GOAL
Edit the data from the line with "How widely are" up to and including the line with "12804 millimetres", replacing "spaced" with "apart" and keeping everything else unchanged. Return only those lines.

MATERIAL PROVIDED

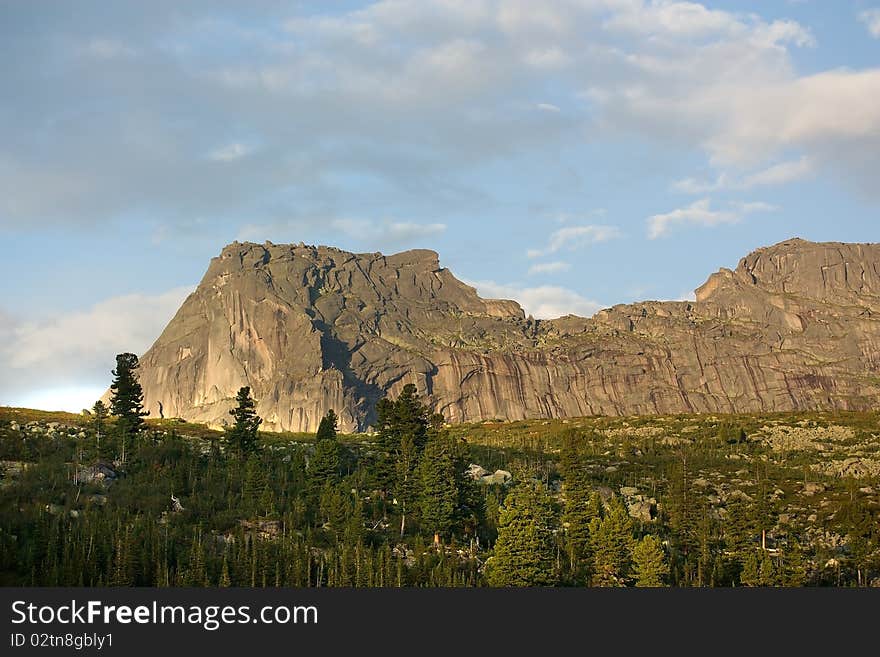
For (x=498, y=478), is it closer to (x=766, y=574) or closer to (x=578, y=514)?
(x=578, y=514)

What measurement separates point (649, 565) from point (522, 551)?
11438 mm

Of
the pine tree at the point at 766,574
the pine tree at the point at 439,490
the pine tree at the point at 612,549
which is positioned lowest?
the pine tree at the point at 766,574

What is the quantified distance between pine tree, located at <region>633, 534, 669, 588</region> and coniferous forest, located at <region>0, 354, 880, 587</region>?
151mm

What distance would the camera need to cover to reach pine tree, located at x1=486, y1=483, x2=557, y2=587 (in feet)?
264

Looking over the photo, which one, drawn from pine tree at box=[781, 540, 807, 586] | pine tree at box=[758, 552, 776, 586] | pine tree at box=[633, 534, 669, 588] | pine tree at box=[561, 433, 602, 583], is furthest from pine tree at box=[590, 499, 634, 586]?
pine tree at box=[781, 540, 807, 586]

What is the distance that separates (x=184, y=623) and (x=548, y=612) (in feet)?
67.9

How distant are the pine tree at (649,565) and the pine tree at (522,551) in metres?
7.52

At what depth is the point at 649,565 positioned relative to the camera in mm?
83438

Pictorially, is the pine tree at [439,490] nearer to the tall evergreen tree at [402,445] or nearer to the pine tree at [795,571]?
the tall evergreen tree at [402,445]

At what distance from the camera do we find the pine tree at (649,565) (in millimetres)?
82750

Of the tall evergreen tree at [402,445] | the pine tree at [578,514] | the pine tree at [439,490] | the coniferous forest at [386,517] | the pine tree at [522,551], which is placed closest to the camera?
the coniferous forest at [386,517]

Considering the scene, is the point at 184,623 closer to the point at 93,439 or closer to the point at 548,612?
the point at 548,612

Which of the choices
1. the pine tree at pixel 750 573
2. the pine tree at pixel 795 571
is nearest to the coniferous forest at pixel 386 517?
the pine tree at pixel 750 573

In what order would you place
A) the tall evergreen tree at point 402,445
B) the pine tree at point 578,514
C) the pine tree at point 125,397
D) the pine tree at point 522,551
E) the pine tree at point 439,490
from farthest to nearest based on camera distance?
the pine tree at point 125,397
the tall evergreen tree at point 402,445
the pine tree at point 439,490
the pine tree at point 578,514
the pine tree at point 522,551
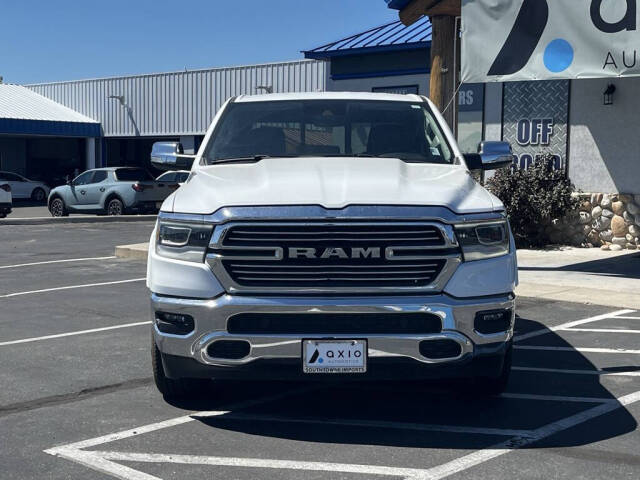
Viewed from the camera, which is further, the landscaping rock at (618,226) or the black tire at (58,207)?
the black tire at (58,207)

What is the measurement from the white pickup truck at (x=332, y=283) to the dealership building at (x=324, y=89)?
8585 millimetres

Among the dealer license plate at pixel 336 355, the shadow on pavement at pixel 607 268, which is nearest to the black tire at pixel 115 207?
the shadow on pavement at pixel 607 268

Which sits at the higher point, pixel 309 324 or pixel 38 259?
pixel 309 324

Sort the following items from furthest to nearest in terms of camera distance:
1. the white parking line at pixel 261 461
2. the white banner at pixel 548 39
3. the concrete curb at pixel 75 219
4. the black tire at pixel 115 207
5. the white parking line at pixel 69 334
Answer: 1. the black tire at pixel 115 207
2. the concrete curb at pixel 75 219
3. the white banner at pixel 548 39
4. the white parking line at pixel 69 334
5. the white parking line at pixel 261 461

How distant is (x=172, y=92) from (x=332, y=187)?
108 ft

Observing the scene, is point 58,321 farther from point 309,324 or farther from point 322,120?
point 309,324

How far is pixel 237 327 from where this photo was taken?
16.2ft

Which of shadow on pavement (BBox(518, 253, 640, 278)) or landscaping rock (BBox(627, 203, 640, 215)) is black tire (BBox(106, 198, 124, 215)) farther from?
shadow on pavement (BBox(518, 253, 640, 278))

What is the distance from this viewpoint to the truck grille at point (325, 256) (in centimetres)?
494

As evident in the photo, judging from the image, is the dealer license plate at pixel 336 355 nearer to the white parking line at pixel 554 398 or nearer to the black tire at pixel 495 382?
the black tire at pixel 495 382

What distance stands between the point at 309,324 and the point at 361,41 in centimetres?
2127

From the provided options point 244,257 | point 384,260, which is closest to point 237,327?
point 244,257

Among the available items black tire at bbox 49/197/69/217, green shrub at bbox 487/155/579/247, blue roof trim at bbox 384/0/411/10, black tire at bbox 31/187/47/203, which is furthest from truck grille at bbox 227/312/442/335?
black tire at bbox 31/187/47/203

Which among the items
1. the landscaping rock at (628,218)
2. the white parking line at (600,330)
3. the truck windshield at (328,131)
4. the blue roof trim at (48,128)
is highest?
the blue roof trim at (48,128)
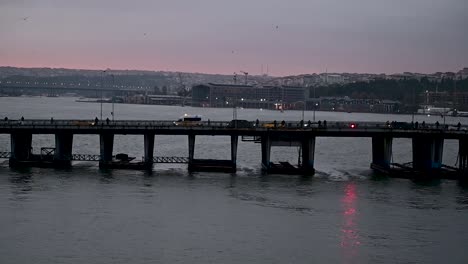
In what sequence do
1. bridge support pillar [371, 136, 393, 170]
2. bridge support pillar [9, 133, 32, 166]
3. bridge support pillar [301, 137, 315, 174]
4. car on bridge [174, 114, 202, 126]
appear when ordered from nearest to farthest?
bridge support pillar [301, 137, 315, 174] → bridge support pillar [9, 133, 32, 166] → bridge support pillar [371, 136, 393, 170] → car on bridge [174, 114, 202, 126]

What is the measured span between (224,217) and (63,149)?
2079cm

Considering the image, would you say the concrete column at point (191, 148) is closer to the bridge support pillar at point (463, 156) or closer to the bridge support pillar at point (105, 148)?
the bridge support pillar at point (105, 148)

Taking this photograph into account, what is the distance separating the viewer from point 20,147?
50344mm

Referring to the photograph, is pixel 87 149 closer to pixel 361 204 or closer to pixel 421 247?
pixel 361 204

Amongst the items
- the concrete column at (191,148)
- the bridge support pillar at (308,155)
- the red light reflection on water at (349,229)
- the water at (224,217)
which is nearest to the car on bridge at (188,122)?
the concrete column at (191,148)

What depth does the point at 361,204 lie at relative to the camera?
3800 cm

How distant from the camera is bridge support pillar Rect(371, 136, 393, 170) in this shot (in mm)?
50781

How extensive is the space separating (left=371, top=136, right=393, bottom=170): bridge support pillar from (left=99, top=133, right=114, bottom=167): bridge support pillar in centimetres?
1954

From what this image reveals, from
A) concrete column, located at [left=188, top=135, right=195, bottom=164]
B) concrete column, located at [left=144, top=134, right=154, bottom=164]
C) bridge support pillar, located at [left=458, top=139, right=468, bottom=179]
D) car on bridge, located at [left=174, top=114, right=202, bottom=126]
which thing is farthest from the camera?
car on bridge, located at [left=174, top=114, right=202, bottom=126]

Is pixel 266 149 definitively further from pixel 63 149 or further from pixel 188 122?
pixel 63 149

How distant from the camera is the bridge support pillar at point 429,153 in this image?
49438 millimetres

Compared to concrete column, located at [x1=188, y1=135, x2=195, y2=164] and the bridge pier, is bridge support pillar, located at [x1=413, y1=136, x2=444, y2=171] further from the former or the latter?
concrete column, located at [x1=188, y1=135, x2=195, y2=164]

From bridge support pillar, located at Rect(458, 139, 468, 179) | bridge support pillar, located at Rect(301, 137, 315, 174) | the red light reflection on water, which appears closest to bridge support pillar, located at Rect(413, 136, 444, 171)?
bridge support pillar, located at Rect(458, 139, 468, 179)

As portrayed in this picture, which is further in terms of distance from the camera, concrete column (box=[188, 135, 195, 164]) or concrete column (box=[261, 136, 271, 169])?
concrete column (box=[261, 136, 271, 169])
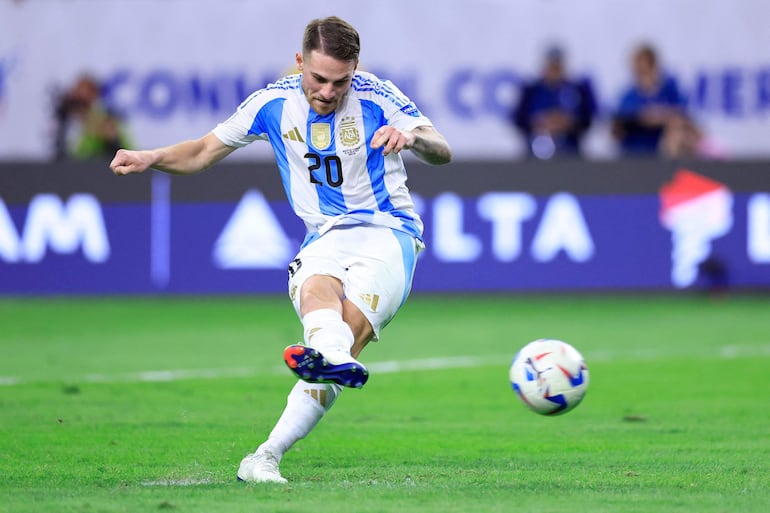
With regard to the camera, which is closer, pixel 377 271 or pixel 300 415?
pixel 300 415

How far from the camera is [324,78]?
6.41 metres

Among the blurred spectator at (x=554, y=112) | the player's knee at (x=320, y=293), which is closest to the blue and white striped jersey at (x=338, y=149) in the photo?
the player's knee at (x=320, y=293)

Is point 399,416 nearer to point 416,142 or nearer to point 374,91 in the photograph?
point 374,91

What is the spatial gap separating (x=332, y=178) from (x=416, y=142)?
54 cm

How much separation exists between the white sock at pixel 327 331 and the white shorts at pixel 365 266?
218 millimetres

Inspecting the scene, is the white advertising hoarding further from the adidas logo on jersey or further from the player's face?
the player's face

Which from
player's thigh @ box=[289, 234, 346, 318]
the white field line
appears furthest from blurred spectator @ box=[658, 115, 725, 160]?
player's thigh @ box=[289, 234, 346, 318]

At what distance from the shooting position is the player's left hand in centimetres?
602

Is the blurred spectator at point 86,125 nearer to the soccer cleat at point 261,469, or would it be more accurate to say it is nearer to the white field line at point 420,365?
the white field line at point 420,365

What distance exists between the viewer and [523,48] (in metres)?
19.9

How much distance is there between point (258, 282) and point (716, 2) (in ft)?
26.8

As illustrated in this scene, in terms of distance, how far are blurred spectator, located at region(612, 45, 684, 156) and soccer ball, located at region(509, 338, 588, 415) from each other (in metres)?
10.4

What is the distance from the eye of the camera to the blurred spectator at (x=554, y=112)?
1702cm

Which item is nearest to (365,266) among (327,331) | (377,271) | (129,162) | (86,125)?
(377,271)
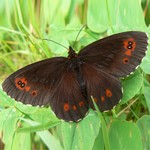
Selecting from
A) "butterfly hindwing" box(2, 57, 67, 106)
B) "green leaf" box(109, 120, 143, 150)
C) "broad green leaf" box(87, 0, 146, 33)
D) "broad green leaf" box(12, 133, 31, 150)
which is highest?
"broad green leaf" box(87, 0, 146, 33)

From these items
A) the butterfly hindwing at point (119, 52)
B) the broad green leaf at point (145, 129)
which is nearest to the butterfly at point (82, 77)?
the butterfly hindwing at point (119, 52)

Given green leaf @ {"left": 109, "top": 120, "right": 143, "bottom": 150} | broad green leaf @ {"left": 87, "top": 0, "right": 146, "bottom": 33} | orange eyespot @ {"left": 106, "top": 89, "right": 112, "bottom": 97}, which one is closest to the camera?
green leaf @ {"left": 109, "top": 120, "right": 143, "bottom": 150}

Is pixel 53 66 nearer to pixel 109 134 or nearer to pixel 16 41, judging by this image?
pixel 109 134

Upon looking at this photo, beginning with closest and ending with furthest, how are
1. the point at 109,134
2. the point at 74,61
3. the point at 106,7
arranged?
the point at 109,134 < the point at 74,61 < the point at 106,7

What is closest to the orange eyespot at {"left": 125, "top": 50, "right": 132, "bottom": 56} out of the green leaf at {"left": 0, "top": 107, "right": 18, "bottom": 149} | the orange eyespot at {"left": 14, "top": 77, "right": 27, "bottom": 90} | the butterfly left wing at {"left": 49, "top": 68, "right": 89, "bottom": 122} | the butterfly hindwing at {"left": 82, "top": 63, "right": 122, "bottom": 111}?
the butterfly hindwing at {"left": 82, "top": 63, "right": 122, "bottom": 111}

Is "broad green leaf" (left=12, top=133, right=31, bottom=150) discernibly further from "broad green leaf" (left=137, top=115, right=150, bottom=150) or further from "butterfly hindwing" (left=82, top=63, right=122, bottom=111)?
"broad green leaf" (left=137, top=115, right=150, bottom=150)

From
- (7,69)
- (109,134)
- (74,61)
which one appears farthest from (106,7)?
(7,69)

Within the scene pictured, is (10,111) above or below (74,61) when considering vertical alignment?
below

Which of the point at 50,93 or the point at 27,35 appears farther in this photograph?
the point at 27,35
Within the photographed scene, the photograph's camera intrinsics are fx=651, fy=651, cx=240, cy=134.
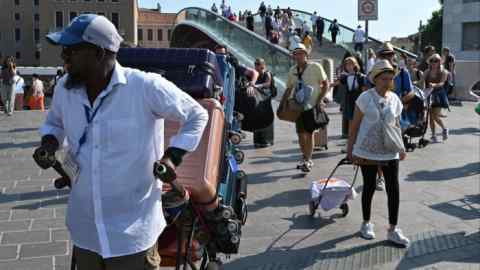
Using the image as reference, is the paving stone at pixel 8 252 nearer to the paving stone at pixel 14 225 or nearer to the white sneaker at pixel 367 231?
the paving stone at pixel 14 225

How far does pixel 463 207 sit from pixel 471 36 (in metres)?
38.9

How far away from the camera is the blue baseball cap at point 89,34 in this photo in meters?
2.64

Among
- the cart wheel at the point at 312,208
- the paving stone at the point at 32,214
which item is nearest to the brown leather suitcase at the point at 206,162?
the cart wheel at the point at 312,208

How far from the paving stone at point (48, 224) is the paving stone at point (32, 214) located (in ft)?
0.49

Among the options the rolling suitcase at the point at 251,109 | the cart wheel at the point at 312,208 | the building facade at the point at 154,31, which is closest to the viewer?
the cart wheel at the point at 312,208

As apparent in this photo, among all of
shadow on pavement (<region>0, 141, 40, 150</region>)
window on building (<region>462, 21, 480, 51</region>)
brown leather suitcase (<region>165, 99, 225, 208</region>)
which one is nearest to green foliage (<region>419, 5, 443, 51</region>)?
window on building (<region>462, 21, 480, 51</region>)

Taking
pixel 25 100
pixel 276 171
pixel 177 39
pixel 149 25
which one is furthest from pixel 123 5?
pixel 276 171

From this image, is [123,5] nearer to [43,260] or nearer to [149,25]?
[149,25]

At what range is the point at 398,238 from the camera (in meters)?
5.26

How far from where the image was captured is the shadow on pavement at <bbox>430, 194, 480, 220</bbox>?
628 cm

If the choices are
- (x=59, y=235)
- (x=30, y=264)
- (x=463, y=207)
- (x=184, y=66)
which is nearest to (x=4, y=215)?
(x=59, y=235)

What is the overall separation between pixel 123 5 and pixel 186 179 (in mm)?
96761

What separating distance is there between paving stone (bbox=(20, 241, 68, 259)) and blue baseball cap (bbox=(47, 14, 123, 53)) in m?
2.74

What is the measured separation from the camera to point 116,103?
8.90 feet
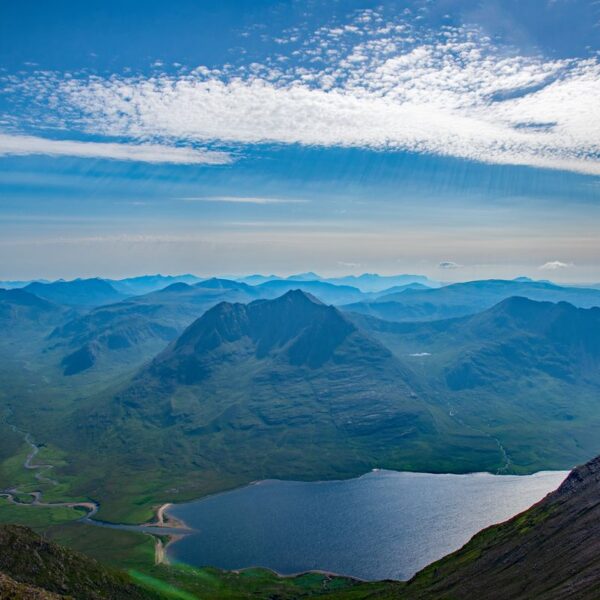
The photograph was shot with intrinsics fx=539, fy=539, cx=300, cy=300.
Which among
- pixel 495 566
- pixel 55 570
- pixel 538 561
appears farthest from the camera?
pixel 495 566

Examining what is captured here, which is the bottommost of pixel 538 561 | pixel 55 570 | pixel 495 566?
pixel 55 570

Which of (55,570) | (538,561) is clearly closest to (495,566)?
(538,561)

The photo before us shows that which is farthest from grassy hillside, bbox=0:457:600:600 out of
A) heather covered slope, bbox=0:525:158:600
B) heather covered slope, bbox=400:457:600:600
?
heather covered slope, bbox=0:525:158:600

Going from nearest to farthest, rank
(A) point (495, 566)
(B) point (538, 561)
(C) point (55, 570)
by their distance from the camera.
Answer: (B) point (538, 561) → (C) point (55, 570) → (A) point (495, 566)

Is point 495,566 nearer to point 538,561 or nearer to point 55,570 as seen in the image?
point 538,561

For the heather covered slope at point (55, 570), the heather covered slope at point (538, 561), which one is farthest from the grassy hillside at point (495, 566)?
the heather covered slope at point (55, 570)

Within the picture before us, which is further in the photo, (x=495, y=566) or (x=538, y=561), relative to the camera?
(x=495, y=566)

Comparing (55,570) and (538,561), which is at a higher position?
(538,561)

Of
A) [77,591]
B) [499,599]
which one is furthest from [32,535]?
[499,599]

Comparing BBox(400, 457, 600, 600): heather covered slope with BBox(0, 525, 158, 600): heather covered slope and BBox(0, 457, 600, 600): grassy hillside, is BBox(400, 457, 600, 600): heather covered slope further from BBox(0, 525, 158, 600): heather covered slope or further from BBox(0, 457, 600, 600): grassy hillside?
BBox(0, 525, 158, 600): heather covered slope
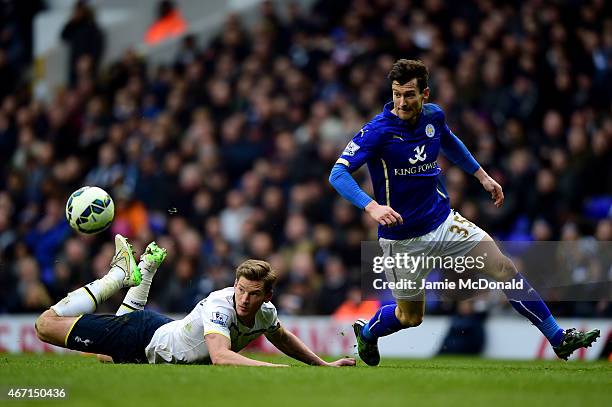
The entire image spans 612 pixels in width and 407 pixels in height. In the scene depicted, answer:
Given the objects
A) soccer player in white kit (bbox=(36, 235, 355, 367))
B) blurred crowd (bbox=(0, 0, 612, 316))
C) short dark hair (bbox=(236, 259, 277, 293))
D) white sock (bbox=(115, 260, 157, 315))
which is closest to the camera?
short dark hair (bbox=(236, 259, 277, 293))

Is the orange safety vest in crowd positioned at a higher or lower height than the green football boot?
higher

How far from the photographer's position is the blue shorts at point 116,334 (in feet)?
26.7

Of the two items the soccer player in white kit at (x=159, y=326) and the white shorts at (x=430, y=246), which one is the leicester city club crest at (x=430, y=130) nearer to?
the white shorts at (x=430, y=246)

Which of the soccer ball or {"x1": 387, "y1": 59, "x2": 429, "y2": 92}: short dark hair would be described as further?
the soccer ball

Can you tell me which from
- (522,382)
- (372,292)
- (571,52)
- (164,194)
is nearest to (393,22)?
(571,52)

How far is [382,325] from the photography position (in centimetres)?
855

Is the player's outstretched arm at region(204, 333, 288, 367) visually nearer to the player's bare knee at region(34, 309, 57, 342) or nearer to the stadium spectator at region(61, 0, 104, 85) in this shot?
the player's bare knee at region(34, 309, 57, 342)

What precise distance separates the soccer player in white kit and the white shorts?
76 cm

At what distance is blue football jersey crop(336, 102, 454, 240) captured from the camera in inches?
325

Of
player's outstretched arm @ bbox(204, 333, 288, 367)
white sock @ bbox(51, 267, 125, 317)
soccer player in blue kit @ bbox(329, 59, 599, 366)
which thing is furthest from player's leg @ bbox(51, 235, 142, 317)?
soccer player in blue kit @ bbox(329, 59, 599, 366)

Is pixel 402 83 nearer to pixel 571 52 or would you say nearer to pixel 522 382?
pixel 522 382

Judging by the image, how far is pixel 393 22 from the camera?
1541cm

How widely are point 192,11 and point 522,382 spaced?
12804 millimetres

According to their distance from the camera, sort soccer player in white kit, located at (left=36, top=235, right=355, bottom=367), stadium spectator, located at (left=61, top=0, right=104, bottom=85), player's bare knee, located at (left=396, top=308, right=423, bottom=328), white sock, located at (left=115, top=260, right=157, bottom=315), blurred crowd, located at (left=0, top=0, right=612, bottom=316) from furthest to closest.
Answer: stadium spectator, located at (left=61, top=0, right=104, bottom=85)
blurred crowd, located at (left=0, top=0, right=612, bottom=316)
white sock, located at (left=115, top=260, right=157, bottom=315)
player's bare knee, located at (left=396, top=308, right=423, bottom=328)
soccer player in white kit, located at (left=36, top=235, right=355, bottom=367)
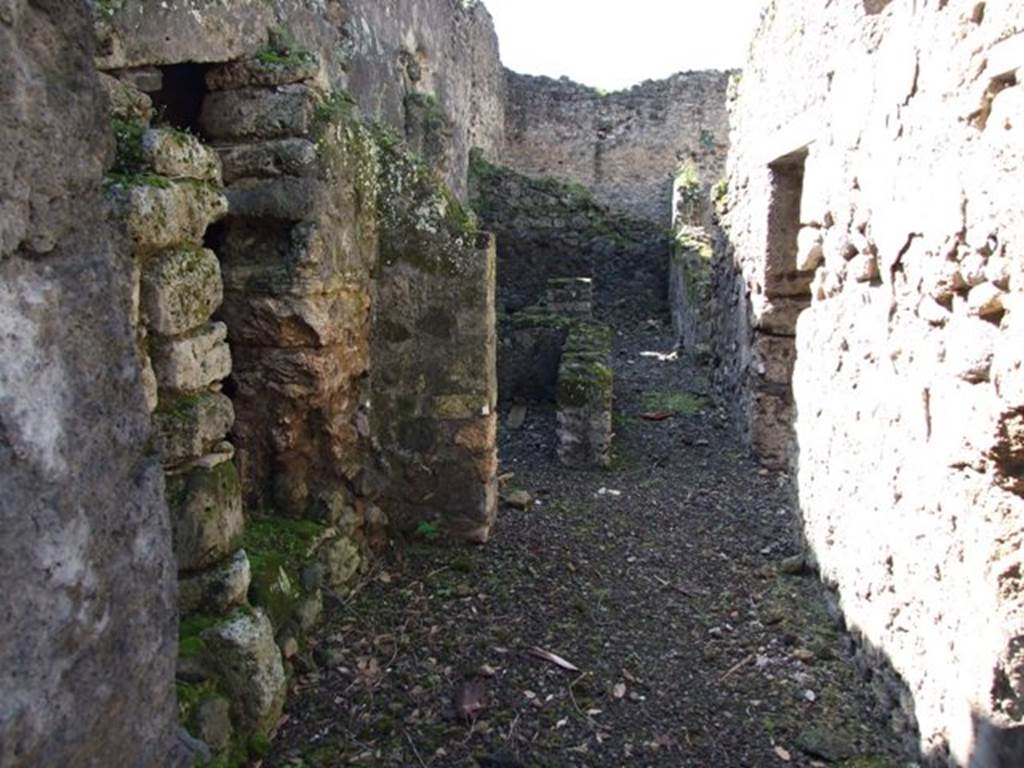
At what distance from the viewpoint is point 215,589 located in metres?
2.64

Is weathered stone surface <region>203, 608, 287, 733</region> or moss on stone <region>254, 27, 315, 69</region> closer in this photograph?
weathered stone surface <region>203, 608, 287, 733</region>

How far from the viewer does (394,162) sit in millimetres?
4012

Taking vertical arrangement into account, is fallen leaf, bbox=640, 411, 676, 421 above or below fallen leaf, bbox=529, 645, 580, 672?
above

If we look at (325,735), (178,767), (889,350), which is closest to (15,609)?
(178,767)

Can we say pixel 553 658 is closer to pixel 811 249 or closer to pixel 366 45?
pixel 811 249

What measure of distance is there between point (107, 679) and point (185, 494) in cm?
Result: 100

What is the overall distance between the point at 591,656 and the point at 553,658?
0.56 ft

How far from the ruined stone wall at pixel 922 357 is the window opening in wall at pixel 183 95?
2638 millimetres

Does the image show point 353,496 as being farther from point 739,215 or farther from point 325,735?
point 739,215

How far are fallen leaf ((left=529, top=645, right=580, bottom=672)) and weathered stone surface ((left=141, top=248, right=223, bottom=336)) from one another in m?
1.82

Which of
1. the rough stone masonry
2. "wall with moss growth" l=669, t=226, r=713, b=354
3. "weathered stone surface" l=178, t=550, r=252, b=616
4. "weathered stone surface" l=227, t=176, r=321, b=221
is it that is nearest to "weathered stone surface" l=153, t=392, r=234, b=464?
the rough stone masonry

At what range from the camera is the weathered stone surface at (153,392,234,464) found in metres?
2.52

PROBLEM SOLUTION
How widely are point 192,11 and point 522,382 apart?
12804 millimetres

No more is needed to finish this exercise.